* Work instructions:
1. Copy everything from "As an aside, if" down to "talking with others." in the account of the island artist retreat near Bodø, word for word.
2. Pick up the account of the island artist retreat near Bodø where it stops, and keep writing it.

* Text excerpt:

__________

Constitution Day started bright and sunny in Bodø, the second largest town in the Arctic Circle of roughly 40,000 people. Today boats from all over the north gathered in every available port for the celebration, a large parade through the city center of children from every grade and school. This celebration meant, of course, that the ferry schedule was also quite limited, and nevertheless our host texted us and told us we would meet N on the dock.
“Do people going to the island have a certain look about them?”
“You tell me.”
N was quite easy to spot, she had a cello strapped to her back and when you’re going to an artist retreat, there’s only so many places a cellist goes in the Arctic circle. N was a Londoner with a bright disposition, a child of artists, if that makes any sense regarding personality, who was very amicable on the ride over. Each port we hit before ours greeted us with Norwegian flags and hurrahs. A Danish bridge player on his way to a tournament explained everything to us while we went from port to port, translating small talk that the captain was making with the locals.
As an aside, if you are ever confused in Scandinavia, it seems that a Danish person is morally obligated to explain things to you, as the day before a Danish woman explained the sauna / ocean situation to us in great detail.
We arrived on the island to meet our cast of characters for the evening. R and A, two Israeli filmmakers, M an Eastern European welder, E an Austrian writer, N our cellist, and J a “creative”. It’s imperative that you meet our cast of characters, as when there is not much on the island to do, you seem to spend a lot of time talking with others.
I sat down at the piano, eager to test out my new companion for the next few weeks and E began to interview me with rapid fire questions. How long have I been playing? Where have I performed? What type of music do I like? How do I plan to make money doing this? She called this the ‘interview” and she seemed to do it to everyone who was new to the island. As soon as another person stepped into the room, the interview began again. What type of art do you make? How long have you been doing it? etc
N mentioned later that she wanted to do a duet, and our host, heretofore called The Island Master, asked us to all sit down in the music studio and stare off into the sea while he played an improvisation on his bass clarinet. It was almost 9pm and the sun was still high in the sky.
Day are so long that sunsets seem precious, and so we stayed up late just to watch the sun dip below the horizon briefly, knowing that this too would not last the duration of our stay. When sunsets are in short supply, each one seems a bit more precious than the last.

__________

* Records:
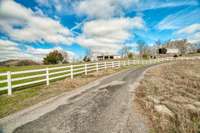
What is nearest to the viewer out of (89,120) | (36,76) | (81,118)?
(89,120)

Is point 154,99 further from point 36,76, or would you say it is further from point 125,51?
point 125,51

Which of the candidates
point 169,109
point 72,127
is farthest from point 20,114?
point 169,109

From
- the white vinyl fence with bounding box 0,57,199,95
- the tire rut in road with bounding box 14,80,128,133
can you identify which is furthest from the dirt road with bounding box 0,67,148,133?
the white vinyl fence with bounding box 0,57,199,95

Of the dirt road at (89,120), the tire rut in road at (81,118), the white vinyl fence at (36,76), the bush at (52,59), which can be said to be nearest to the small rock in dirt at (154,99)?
the dirt road at (89,120)

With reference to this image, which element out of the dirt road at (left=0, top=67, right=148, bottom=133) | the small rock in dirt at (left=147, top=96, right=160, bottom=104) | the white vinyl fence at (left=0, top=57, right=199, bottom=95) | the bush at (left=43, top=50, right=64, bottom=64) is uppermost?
the bush at (left=43, top=50, right=64, bottom=64)

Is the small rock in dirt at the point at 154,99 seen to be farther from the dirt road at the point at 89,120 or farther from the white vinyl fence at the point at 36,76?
the white vinyl fence at the point at 36,76

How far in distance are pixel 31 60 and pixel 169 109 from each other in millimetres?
61852

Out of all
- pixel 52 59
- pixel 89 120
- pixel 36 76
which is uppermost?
pixel 52 59

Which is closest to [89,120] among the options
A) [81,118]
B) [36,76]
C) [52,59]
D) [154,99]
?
[81,118]

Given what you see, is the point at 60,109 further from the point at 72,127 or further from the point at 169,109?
the point at 169,109

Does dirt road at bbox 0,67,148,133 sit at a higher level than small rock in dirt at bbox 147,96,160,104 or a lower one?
lower

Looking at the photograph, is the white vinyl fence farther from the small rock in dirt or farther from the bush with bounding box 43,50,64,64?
the bush with bounding box 43,50,64,64

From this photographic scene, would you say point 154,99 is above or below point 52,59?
below

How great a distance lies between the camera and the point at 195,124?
3.64 m
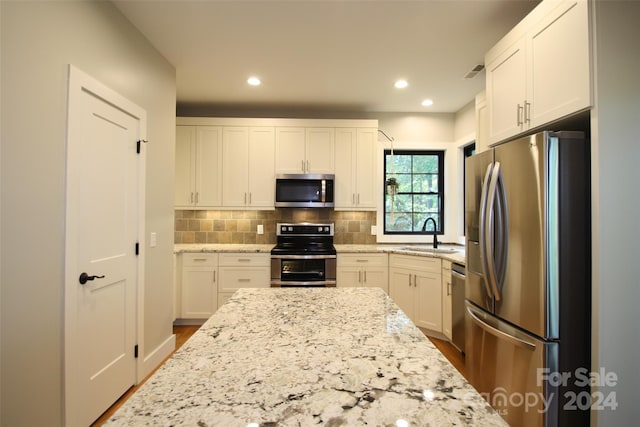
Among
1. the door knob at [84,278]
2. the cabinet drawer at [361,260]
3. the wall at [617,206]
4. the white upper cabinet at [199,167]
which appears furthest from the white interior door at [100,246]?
the wall at [617,206]

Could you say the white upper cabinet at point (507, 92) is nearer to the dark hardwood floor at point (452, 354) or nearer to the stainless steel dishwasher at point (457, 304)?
the stainless steel dishwasher at point (457, 304)

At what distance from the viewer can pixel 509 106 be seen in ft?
6.09

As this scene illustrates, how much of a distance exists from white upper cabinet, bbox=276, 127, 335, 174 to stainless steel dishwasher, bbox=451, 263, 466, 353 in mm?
1813

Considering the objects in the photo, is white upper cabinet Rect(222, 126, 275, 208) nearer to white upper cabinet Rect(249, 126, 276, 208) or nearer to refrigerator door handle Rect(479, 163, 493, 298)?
white upper cabinet Rect(249, 126, 276, 208)

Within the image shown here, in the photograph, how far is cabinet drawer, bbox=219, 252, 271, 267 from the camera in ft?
11.0

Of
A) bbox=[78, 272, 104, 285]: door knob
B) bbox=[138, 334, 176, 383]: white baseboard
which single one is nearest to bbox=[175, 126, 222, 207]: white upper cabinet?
bbox=[138, 334, 176, 383]: white baseboard

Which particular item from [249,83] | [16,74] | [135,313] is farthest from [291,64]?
[135,313]

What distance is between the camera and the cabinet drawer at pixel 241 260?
3340 millimetres

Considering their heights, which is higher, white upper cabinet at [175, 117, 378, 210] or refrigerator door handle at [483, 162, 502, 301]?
white upper cabinet at [175, 117, 378, 210]

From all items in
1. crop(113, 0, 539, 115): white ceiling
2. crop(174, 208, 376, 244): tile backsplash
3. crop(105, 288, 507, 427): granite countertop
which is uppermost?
crop(113, 0, 539, 115): white ceiling

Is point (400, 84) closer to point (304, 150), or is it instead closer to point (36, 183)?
point (304, 150)

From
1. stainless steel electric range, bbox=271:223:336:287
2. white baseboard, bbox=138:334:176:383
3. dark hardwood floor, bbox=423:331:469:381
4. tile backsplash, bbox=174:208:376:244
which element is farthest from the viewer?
tile backsplash, bbox=174:208:376:244

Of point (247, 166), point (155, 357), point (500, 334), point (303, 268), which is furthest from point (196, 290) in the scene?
point (500, 334)

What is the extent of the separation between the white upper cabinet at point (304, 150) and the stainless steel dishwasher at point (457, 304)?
1.81 m
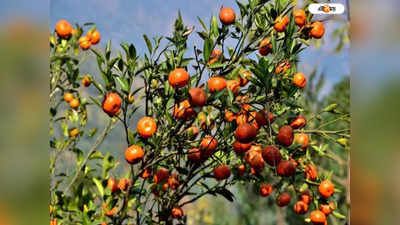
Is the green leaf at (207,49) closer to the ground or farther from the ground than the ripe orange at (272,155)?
farther from the ground

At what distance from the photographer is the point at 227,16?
88cm

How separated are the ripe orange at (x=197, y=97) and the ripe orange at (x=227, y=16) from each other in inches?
8.8

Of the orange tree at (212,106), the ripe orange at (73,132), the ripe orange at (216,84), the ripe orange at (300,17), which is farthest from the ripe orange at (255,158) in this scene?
the ripe orange at (73,132)

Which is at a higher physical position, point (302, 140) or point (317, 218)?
point (302, 140)

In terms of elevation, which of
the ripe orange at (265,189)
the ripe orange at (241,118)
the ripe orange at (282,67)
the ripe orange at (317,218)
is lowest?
the ripe orange at (317,218)

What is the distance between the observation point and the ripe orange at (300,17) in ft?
3.16

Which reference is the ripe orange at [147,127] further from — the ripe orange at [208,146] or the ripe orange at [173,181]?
the ripe orange at [173,181]

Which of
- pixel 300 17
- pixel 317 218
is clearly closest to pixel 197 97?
pixel 300 17

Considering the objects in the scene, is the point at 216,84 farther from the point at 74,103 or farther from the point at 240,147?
the point at 74,103

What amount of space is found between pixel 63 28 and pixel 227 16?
51 centimetres
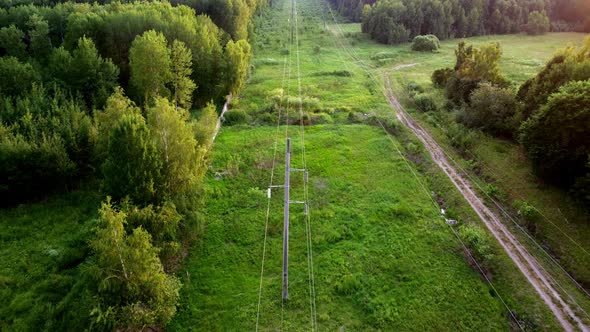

__________

* Response list:
1.
As an aside, if you are ever confused in Scandinavia, it seems that a Danish person is morally obligated to explain things to you, as the day before a Danish woman explained the sauna / ocean situation to us in great detail.
We arrived on the island to meet our cast of characters for the evening. R and A, two Israeli filmmakers, M an Eastern European welder, E an Austrian writer, N our cellist, and J a “creative”. It’s imperative that you meet our cast of characters, as when there is not much on the island to do, you seem to spend a lot of time talking with others.

2.
Saturday was waffle day, this is quite an event each week and we walked with R and A, the filmmakers to the waffle house on the center of the island, there are nine inhabitants on the island besides us, and three dogs. One of the women who served us waffles had advertised waffles and coffee on the ferry ride over. R and I spoke about movies briefly, and about how he didn’t like to talk about the war in Israel either. He was mostly interested in filming human interest pieces that were lighthearted. He also had written a screenplay while he was there, a dark comedy, he said, about death.
“I do have a bit of island gossip for you.” He said as we got our raincoats on after waffles. “The woodblock printer is divorced and his ex wife lives somewhere on the island as well, so that creates a lot of tension that the island master doesn’t really like.”
“Where is the woodblock printer?”
“You will meet him eventually, everyone does. He lives just over there, he has the dog.”
There were of course three dogs in the hall.
On the walk back in the drizzly, piddly island rain R and I spoke some more about the cabins and how he had moved many times until he was at, what I thought was the most coveted cabin, the top cabin overlooking the bay. It had all glass windows and was on all the marketing materials.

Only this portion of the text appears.